▶ Input for this task:
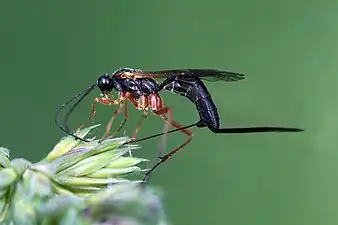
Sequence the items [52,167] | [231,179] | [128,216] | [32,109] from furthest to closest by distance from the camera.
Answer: [231,179] < [32,109] < [52,167] < [128,216]

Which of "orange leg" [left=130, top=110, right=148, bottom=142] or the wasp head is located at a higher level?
the wasp head

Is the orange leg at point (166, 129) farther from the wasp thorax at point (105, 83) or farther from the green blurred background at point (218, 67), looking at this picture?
the green blurred background at point (218, 67)

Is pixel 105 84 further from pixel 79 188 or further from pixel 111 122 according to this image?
pixel 79 188

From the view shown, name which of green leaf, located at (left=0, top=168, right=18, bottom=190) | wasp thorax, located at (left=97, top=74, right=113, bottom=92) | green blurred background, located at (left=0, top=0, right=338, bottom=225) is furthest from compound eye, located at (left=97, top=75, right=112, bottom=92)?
green blurred background, located at (left=0, top=0, right=338, bottom=225)

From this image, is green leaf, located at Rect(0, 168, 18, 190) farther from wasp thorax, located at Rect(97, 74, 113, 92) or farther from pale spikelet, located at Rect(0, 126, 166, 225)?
wasp thorax, located at Rect(97, 74, 113, 92)

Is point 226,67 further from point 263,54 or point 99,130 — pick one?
point 99,130

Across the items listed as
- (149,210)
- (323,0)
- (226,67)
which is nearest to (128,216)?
(149,210)

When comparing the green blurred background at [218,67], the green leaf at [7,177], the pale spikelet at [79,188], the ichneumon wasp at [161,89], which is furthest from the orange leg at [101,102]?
the green blurred background at [218,67]

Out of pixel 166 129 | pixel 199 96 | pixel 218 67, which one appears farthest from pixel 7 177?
pixel 218 67
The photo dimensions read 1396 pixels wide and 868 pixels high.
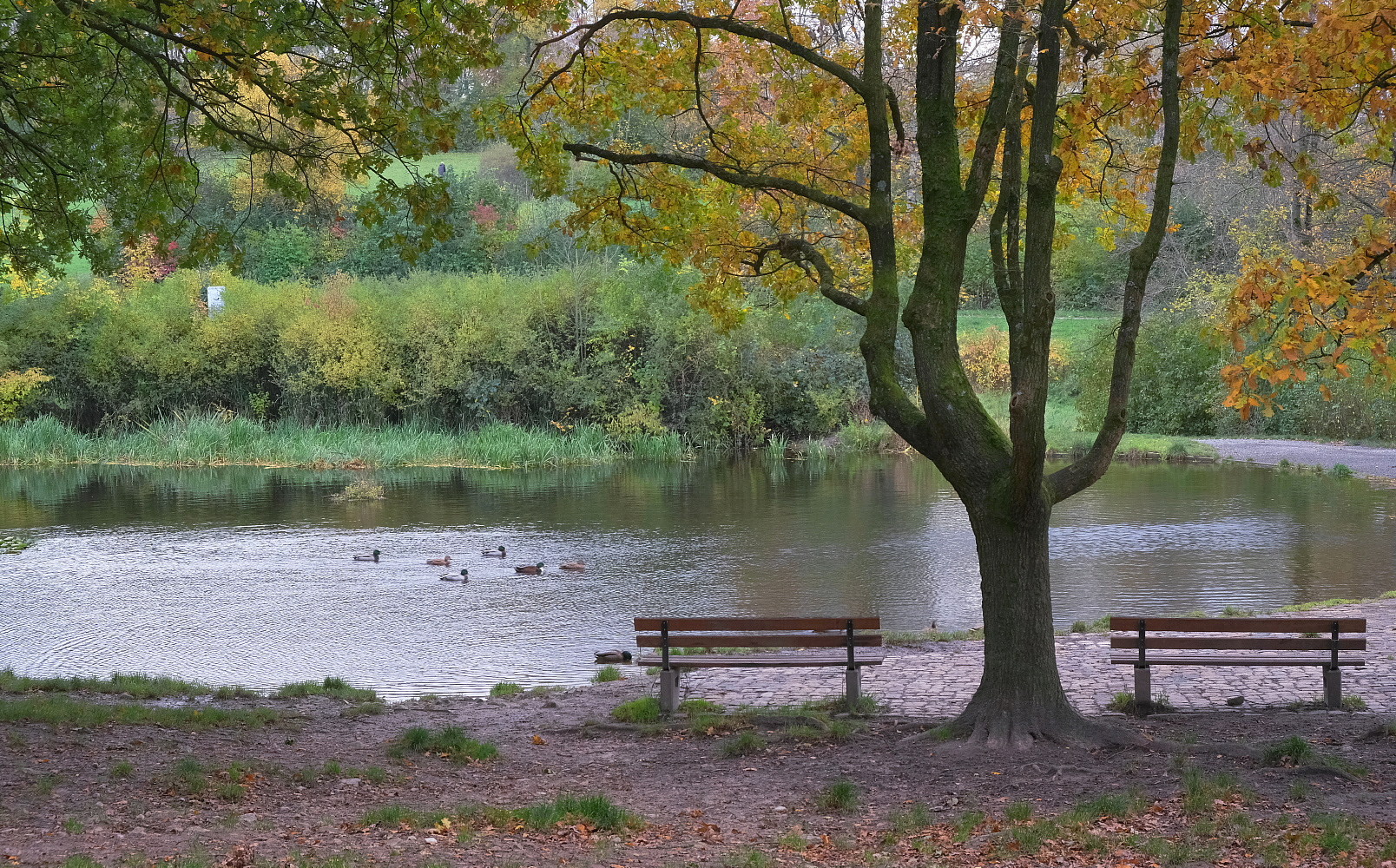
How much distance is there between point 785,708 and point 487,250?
39707 mm

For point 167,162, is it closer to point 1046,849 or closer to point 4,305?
point 1046,849

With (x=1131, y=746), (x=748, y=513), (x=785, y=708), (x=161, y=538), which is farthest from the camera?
(x=748, y=513)

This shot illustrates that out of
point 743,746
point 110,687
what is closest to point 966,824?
point 743,746

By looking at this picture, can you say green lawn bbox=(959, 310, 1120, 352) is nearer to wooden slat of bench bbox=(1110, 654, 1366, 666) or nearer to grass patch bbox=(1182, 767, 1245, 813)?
wooden slat of bench bbox=(1110, 654, 1366, 666)

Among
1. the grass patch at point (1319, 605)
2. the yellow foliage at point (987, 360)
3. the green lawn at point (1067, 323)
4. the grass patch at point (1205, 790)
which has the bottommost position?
Result: the grass patch at point (1319, 605)

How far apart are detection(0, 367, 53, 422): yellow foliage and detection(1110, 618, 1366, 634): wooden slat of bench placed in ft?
118

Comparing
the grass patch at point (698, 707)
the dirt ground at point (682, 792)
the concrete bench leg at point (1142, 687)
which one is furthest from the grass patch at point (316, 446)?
the concrete bench leg at point (1142, 687)

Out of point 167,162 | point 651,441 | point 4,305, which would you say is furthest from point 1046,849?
point 4,305

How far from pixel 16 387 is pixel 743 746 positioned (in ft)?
117

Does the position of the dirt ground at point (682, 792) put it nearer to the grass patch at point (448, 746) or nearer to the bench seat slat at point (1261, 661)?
the grass patch at point (448, 746)

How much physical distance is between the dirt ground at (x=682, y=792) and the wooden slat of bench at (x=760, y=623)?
0.71 metres

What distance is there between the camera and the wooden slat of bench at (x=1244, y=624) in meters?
7.87

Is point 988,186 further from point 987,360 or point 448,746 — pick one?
point 987,360

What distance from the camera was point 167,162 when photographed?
29.8 ft
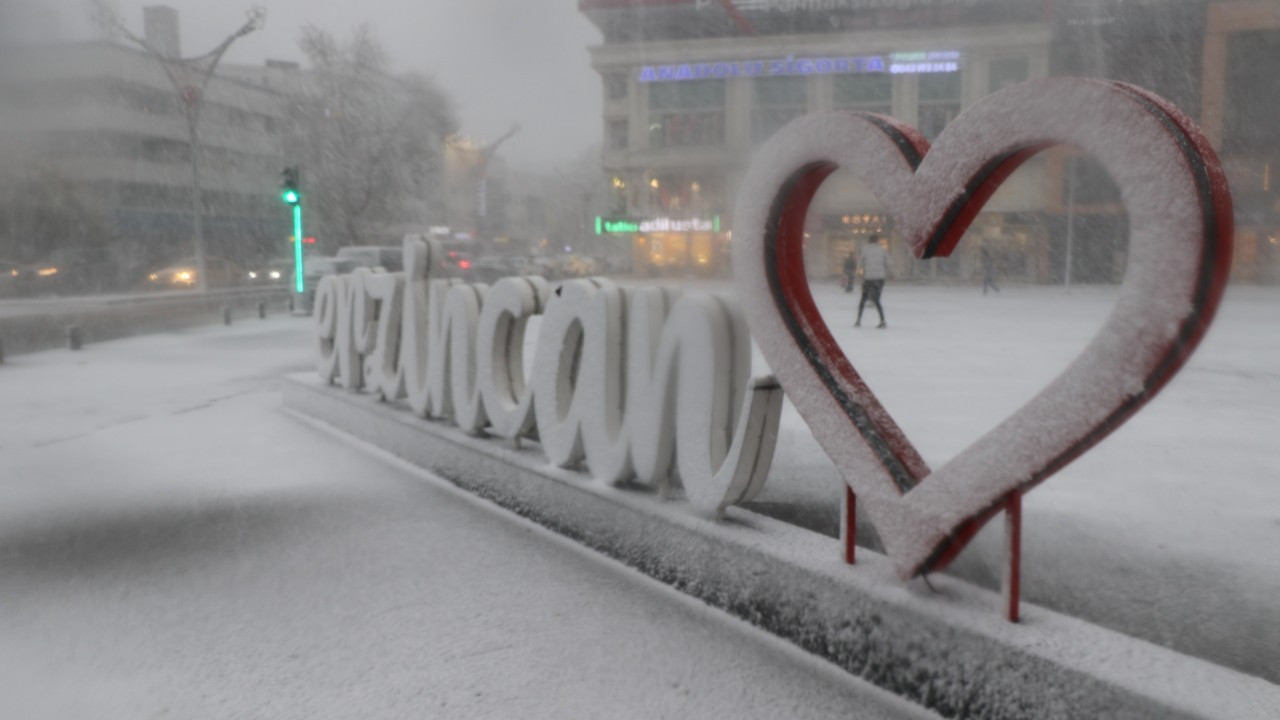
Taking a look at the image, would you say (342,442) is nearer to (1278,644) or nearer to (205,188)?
(1278,644)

▶ What you have to do: Arrange every one of the items above as a JSON list of strings, one string per line, skipping blank lines and leaving out the pictures.

▶ Task answer:
[
  "Sequence the items [52,167] | [231,179] | [128,216] | [32,109] from furthest to closest by distance from the camera.",
  "Answer: [231,179] < [32,109] < [52,167] < [128,216]",
  "Which of \"orange leg\" [left=130, top=110, right=148, bottom=142] or the wasp head is located at a higher level?",
  "the wasp head",
  "Is the orange leg at point (166, 129) farther from the wasp thorax at point (105, 83) or farther from the green blurred background at point (218, 67), looking at this picture?",
  "the green blurred background at point (218, 67)",
  "Is pixel 105 84 further from pixel 79 188 or further from pixel 111 122 according to this image?",
  "pixel 79 188",
  "From the view shown, name which of green leaf, located at (left=0, top=168, right=18, bottom=190) | wasp thorax, located at (left=97, top=74, right=113, bottom=92) | green blurred background, located at (left=0, top=0, right=338, bottom=225) is furthest from compound eye, located at (left=97, top=75, right=112, bottom=92)?",
  "green blurred background, located at (left=0, top=0, right=338, bottom=225)",
  "From this image, is green leaf, located at Rect(0, 168, 18, 190) farther from wasp thorax, located at Rect(97, 74, 113, 92) or farther from pale spikelet, located at Rect(0, 126, 166, 225)?",
  "wasp thorax, located at Rect(97, 74, 113, 92)",
  "Is point 226,67 further from point 263,54 or point 99,130 — pick one?",
  "point 99,130",
  "Across the items listed as",
  "- (149,210)",
  "- (323,0)",
  "- (226,67)",
  "which is nearest to (128,216)?",
  "(149,210)",
  "When comparing the green blurred background at [218,67], the green leaf at [7,177], the pale spikelet at [79,188], the ichneumon wasp at [161,89], which is furthest from the orange leg at [101,102]?",
  "the green blurred background at [218,67]",
  "Out of pixel 166 129 | pixel 199 96 | pixel 218 67, which one appears farthest from pixel 7 177?",
  "pixel 218 67",
  "The photo dimensions read 1396 pixels wide and 868 pixels high.",
  "How much distance is there between point 785,708 and point 487,250?",
  "39707 mm",
  "For point 167,162, is it closer to point 1046,849 or closer to point 4,305?",
  "point 1046,849",
  "With (x=1131, y=746), (x=748, y=513), (x=785, y=708), (x=161, y=538), which is farthest from the camera?",
  "(x=748, y=513)",
  "This shot illustrates that out of",
  "point 743,746",
  "point 110,687",
  "what is closest to point 966,824?",
  "point 743,746",
  "By looking at this picture, can you say green lawn bbox=(959, 310, 1120, 352) is nearer to wooden slat of bench bbox=(1110, 654, 1366, 666) or nearer to grass patch bbox=(1182, 767, 1245, 813)?",
  "wooden slat of bench bbox=(1110, 654, 1366, 666)",
  "Among",
  "1. the grass patch at point (1319, 605)",
  "2. the yellow foliage at point (987, 360)",
  "3. the green lawn at point (1067, 323)",
  "4. the grass patch at point (1205, 790)",
  "which has the bottommost position?",
  "Result: the grass patch at point (1319, 605)",
  "How far apart are detection(0, 367, 53, 422): yellow foliage and detection(1110, 618, 1366, 634): wooden slat of bench placed in ft?",
  "118",
  "Comparing",
  "the grass patch at point (698, 707)",
  "the dirt ground at point (682, 792)",
  "the concrete bench leg at point (1142, 687)",
  "which one is furthest from the grass patch at point (316, 446)?",
  "the concrete bench leg at point (1142, 687)",
  "Out of point 167,162 | point 651,441 | point 4,305, which would you say is furthest from point 1046,849?",
  "point 4,305",
  "How far from pixel 16 387 is pixel 743 746 positioned (in ft)?",
  "117",
  "Does the position of the dirt ground at point (682, 792) put it nearer to the grass patch at point (448, 746) or nearer to the bench seat slat at point (1261, 661)?",
  "the grass patch at point (448, 746)",
  "How much physical distance is between the dirt ground at (x=682, y=792) and the wooden slat of bench at (x=760, y=623)?",
  "0.71 metres",
  "What distance is there between the camera and the wooden slat of bench at (x=1244, y=624) in meters?",
  "7.87",
  "Is point 988,186 further from point 987,360 or point 448,746 — pick one?",
  "point 987,360",
  "What distance from the camera was point 167,162 when photographed?",
  "29.8 ft",
  "Taking a look at the image, would you say (342,442) is nearer to (1278,644) or nearer to (205,188)?",
  "(1278,644)"
]